* **Try it**
Using the listing below, print exactly everything from the line with "Une petite fille" down to the line with "Toddler Playing with", both included, and nothing more.

* **Excerpted records**
▽
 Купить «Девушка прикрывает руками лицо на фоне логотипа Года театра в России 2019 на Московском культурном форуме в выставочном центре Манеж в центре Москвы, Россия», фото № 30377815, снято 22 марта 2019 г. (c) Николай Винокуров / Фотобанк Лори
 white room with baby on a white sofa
△
▽
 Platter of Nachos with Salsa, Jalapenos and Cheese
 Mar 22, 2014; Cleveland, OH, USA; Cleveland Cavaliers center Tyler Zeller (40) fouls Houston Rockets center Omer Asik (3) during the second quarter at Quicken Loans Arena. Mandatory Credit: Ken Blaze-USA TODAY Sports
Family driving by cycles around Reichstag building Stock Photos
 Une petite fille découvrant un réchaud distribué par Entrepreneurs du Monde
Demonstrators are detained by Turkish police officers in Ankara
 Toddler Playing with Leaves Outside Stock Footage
△
* **Solved problem**
 Une petite fille découvrant un réchaud distribué par Entrepreneurs du Monde
Demonstrators are detained by Turkish police officers in Ankara
 Toddler Playing with Leaves Outside Stock Footage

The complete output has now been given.